The ninth point in appellant's brief is as follows: "Art. 46a of Revised Civil Statutes of Texas, permitting an adoption of appellant's children without his consent and without notice to him of any nature of such adoption proceedings is an unconstitutional deprivation of petitioner's children without due process of law and void." Although this court entertains serious doubt as to the correct solution of the problem presented by the foregoing point, we are constrained to overrule the contention of appellant thus presented on the authority of Dendy v. Wilson, 142 Tex. 460, 179 S.W.2d 269, 151 A.L.R. 1217 and De Witt v. Brooks, 143 Tex. 122, 182 S.W.2d 687. We believe, however, that where the living parents are without notice of adoption proceedings, and where they do not give written consent for such adoption, they must be allowed a full hearing in a subsequent proceeding on the issue of whether sufficient facts existed as to authorize the entry of the judgment of adoption. Such, as we understand it, is the substance of the holding by the Supreme Court in the case of De Witt v. Brooks, 143 Tex. 122, 182 S.W.2d 687, supra.
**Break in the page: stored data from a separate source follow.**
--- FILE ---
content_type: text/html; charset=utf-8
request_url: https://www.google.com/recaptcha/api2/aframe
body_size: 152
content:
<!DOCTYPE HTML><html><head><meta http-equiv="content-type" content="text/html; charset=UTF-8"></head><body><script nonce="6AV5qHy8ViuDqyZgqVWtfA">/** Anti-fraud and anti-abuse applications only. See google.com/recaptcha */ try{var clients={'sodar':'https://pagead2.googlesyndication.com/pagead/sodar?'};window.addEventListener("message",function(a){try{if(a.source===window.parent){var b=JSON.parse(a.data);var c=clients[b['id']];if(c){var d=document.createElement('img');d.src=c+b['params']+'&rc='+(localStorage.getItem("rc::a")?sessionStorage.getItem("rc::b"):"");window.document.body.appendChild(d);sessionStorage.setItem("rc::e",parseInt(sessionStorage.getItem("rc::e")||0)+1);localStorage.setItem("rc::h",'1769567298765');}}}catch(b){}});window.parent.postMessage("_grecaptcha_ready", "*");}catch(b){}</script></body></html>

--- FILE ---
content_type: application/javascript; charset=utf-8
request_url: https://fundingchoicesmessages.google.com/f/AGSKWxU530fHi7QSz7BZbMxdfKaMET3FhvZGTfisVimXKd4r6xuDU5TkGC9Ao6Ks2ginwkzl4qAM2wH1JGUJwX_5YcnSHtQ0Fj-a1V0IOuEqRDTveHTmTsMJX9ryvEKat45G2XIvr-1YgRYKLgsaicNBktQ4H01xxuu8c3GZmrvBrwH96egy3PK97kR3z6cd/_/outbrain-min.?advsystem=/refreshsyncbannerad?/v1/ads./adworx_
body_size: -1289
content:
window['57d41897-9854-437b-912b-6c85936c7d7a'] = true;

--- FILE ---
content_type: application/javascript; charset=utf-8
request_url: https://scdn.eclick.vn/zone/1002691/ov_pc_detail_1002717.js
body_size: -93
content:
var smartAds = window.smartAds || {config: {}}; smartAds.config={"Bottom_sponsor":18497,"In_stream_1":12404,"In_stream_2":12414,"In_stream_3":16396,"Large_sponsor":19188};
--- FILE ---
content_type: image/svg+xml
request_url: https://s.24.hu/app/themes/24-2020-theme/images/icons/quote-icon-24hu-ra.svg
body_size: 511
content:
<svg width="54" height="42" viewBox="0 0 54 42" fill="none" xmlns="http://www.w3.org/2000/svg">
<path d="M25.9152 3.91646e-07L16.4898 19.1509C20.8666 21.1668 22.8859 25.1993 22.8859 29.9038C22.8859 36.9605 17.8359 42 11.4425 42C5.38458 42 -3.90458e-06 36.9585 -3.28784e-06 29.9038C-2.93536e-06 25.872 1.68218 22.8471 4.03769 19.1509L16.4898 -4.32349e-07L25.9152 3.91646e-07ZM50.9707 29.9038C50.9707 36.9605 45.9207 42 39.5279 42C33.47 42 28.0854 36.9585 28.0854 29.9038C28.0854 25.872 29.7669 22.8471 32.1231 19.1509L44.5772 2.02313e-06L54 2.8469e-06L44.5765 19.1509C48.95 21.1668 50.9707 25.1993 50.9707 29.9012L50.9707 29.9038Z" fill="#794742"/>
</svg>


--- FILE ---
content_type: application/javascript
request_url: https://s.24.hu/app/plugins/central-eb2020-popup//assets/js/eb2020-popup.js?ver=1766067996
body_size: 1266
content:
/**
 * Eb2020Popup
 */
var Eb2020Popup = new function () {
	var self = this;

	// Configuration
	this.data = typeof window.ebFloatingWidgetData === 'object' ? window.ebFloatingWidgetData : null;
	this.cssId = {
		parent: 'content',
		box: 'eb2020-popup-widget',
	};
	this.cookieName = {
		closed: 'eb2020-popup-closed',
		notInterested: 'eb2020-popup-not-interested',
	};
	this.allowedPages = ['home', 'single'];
This appeal does not involve any issue of law or fact as to whether any portion of the divorce decree which was rendered on July 7, 1950 should be modified and, consequently, we are not called upon to decide whether appellant should be granted the right to partial custody of either of his boys or the right to have them visit with him. The only relief sought by appellant's Bill of Review was to have the adoption judgment set aside. Because we have concluded that the judgment of the trial court denying appellant any relief herein was and is against the great weight and preponderance of the evidence, it becomes our duty to reverse the judgment appealed from and remand the cause to the court below for a full hearing on the issue of whether sufficient facts existed as to authorize the entry of a judgment granting appellee leave to adopt the two boys in controversy. Fuller v. Burran, 151 Tex. 335, 250 S.W.2d 587.

Accordingly, the judgment of the court below is reversed and the cause is remanded to that court for another trial.